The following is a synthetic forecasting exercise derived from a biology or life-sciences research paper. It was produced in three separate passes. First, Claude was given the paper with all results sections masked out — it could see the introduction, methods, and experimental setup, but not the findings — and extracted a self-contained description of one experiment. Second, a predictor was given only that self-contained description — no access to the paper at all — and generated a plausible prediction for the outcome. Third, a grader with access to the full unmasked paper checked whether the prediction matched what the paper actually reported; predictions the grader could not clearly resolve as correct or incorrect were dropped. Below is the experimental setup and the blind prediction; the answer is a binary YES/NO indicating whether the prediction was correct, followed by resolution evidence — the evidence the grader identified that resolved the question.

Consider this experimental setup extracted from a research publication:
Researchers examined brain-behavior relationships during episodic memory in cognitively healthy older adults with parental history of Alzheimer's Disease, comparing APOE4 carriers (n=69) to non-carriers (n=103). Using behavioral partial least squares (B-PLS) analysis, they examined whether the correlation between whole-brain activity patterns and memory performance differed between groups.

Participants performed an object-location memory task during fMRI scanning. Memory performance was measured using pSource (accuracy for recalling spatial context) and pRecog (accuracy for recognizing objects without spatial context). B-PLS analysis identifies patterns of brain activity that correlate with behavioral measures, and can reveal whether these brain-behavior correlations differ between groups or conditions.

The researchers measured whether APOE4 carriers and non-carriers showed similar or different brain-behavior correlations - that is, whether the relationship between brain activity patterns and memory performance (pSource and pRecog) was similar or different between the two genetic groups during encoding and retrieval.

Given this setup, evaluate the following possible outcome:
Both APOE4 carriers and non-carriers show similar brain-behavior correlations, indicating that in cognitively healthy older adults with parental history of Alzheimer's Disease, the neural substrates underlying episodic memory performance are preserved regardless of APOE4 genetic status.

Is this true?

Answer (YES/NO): NO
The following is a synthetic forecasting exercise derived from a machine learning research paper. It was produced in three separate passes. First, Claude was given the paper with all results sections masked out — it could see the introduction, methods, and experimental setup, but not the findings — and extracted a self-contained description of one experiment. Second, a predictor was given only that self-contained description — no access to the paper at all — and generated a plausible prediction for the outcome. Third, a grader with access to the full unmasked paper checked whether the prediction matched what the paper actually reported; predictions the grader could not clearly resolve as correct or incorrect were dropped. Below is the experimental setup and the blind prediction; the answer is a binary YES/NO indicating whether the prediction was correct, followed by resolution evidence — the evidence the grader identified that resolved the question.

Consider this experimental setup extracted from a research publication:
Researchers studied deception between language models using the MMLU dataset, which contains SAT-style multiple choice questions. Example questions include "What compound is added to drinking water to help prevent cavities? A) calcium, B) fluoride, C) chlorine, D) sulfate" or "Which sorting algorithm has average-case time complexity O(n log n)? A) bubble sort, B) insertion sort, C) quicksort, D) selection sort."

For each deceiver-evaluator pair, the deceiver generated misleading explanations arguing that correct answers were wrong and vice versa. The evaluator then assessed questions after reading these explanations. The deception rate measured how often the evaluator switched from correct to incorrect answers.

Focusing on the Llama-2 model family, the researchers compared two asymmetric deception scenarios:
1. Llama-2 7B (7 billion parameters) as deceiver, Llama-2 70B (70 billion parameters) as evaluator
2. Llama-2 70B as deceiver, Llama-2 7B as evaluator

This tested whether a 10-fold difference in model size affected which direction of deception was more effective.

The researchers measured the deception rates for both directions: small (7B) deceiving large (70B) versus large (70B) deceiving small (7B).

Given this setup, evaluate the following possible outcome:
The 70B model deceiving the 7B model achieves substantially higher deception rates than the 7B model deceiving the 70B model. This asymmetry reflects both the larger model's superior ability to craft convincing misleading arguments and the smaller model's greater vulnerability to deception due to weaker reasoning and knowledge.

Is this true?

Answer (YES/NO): NO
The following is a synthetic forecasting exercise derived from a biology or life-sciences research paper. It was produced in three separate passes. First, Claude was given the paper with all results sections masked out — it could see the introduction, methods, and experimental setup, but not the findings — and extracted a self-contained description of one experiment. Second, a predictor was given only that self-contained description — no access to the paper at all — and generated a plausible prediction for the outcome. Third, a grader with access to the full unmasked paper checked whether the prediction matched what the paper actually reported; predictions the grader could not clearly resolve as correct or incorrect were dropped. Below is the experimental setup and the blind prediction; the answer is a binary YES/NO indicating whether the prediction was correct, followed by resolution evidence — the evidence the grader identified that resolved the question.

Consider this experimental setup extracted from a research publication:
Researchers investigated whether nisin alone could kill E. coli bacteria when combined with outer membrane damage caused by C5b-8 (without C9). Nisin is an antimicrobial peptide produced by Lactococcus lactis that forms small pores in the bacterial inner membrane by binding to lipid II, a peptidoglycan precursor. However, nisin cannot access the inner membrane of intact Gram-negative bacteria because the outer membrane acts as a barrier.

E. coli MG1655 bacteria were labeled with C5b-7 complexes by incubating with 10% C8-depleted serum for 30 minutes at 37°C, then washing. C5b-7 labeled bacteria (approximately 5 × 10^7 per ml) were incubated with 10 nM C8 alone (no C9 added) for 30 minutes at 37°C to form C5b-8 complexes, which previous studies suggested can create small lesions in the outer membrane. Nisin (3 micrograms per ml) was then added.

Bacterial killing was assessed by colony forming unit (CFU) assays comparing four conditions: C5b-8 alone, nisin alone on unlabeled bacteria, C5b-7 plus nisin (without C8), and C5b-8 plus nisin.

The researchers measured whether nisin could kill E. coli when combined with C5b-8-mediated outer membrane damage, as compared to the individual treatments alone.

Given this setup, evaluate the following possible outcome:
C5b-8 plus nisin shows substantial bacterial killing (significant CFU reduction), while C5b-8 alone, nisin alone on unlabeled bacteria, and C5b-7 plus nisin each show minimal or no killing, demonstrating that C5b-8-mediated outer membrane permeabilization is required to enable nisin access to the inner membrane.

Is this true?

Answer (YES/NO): NO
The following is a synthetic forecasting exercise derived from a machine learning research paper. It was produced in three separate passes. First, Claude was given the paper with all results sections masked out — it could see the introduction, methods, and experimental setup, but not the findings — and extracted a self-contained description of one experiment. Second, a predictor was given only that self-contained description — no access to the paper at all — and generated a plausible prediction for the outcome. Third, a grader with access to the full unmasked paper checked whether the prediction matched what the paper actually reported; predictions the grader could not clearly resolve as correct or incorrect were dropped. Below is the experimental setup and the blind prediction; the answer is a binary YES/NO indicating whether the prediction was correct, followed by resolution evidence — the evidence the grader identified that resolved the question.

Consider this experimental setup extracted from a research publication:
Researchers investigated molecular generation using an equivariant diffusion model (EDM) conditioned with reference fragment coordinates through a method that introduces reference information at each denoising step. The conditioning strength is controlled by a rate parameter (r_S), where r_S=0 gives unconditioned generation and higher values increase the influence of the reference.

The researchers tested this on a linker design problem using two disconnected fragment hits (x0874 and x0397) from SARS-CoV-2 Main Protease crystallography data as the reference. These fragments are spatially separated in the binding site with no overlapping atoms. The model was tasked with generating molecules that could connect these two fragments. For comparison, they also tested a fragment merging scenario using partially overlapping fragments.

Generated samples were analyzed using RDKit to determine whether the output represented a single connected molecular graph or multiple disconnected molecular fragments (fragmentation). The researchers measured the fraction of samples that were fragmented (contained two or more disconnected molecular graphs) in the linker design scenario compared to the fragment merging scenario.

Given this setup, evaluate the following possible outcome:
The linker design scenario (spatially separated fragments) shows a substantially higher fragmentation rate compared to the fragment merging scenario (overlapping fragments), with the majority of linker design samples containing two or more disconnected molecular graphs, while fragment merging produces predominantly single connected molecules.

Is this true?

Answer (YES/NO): NO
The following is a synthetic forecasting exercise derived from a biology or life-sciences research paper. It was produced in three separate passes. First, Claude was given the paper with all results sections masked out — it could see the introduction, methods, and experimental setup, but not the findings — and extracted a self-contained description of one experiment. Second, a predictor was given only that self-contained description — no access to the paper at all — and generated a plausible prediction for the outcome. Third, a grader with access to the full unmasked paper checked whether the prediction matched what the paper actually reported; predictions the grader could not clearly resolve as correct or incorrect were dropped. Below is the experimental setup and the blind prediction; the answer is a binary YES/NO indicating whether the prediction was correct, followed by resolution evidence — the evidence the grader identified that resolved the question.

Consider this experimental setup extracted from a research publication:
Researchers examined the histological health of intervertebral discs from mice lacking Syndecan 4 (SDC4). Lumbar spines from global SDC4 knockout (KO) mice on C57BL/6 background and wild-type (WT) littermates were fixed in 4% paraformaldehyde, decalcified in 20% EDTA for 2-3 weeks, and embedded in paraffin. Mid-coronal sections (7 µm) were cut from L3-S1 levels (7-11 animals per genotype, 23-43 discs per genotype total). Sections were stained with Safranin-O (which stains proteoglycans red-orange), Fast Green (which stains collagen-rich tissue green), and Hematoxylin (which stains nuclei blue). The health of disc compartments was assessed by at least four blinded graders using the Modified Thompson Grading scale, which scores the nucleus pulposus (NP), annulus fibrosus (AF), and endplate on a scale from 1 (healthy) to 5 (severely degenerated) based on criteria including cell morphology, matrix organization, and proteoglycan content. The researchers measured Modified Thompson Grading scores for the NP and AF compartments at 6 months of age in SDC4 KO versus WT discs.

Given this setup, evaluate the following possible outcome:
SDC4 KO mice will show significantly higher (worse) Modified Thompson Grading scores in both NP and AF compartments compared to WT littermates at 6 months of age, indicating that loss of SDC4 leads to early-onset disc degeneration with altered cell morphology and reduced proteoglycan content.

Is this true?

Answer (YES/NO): NO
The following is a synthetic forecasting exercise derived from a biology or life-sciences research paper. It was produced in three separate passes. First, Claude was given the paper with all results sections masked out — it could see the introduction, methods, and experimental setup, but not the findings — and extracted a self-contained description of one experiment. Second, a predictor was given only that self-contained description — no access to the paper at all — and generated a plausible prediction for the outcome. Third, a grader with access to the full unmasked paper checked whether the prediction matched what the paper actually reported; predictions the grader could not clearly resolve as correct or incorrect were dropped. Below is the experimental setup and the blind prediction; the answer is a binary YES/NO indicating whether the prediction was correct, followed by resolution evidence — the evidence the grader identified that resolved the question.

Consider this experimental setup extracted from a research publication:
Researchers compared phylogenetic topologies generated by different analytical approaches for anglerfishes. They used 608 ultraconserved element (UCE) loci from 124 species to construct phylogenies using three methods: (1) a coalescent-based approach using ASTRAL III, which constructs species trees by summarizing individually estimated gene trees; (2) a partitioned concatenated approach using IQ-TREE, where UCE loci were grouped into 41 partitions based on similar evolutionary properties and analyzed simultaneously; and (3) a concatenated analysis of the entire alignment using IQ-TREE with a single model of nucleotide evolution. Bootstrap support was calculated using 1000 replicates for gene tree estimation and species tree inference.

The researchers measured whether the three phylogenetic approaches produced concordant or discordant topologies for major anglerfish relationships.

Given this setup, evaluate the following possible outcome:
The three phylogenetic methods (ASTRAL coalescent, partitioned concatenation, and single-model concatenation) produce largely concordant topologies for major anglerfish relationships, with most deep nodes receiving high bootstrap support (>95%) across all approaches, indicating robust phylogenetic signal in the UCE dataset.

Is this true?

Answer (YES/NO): NO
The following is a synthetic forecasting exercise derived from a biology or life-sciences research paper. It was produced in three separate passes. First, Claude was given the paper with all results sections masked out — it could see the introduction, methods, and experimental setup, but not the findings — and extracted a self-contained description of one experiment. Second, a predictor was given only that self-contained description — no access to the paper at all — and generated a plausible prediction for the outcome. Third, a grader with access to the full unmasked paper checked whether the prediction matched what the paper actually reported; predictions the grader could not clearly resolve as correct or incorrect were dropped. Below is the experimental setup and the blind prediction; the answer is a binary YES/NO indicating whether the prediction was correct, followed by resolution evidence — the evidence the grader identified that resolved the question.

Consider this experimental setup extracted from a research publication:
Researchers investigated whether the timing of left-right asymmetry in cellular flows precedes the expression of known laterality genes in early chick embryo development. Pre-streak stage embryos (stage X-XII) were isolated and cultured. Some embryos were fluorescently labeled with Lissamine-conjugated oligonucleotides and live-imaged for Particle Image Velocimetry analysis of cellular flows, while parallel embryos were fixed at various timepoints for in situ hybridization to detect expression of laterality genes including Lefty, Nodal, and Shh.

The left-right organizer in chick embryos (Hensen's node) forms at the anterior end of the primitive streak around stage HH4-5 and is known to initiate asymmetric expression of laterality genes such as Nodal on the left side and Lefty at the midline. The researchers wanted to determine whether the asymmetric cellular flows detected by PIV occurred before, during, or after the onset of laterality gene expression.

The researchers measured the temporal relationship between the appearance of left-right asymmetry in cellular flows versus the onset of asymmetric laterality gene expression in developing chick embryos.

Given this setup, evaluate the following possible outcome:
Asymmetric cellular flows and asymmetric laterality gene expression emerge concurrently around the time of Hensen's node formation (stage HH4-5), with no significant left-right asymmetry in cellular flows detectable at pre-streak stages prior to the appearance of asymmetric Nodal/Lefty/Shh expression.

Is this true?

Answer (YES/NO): NO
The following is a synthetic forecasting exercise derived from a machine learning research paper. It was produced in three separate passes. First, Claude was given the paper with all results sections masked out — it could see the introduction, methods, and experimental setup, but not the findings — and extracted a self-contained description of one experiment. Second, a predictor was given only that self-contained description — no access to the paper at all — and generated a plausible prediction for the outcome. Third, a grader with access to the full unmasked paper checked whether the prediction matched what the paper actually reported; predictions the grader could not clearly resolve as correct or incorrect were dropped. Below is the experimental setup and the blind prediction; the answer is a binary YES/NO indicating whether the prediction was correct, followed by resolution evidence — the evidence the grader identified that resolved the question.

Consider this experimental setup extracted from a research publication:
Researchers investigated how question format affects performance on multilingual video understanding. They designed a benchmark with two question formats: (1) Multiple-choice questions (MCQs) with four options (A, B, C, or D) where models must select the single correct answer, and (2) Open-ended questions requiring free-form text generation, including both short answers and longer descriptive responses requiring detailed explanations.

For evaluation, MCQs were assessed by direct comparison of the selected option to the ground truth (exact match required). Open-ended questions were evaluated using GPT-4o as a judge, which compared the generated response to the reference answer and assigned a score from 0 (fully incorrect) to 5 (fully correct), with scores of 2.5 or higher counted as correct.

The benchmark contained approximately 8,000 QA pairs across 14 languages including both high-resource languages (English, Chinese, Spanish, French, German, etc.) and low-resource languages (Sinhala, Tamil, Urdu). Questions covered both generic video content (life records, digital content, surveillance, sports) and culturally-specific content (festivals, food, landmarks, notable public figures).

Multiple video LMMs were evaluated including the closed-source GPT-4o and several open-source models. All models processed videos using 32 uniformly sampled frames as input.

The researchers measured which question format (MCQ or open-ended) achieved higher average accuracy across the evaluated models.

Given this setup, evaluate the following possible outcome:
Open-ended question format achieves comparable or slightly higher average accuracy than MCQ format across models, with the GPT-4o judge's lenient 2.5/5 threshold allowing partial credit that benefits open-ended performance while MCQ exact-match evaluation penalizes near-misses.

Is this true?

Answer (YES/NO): NO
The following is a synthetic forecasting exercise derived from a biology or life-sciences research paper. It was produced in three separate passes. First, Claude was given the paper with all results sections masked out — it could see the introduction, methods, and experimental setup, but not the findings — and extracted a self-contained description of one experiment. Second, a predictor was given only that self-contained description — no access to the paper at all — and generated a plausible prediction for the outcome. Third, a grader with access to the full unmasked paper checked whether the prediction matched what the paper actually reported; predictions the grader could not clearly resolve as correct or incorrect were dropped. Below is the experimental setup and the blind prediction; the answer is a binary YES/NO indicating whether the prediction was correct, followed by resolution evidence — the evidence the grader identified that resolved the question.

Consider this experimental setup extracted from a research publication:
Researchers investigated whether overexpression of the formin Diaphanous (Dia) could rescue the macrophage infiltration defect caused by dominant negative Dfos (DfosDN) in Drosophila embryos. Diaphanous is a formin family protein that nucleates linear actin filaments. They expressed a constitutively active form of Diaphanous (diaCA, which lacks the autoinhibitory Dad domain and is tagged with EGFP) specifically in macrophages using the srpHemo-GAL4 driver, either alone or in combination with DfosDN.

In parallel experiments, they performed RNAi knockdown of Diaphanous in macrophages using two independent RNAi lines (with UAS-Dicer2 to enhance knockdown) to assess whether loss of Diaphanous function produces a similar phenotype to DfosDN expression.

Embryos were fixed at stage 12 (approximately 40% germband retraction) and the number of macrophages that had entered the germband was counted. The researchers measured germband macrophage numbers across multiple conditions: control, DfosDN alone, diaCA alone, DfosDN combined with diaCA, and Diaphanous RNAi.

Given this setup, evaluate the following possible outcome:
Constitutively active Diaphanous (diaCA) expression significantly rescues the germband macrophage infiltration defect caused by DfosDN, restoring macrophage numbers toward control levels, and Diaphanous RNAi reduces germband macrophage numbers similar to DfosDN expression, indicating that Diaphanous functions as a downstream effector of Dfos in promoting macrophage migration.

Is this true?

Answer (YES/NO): YES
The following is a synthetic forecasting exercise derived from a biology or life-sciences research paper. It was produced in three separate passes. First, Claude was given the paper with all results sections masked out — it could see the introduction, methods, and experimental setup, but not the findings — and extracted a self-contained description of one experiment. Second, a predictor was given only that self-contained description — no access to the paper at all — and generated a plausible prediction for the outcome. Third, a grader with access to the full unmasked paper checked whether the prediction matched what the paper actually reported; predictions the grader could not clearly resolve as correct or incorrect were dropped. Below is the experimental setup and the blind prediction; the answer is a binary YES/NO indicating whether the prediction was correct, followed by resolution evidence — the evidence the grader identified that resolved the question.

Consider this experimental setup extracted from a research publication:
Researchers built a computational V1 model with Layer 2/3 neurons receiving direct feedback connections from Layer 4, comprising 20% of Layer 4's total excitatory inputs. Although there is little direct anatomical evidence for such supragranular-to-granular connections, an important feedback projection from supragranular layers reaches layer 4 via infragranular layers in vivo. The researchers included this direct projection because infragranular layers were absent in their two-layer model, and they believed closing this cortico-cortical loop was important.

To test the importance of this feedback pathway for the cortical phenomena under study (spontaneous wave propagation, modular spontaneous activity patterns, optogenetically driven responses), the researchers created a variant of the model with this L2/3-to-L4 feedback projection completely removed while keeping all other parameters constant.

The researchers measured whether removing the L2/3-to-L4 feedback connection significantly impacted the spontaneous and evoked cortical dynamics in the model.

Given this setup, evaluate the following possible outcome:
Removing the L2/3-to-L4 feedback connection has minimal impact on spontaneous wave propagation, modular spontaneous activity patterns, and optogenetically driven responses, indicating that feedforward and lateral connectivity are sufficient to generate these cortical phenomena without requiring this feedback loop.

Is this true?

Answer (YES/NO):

Required action: Extract, from the material above, each line holding the word "deceiver".

Finished task:
For each deceiver-evaluator pair, the deceiver generated misleading explanations arguing that correct answers were wrong and vice versa. The evaluator then assessed questions after reading these explanations. The deception rate measured how often the evaluator switched from correct to incorrect answers.
1. Llama-2 7B (7 billion parameters) as deceiver, Llama-2 70B (70 billion parameters) as evaluator
2. Llama-2 70B as deceiver, Llama-2 7B as evaluator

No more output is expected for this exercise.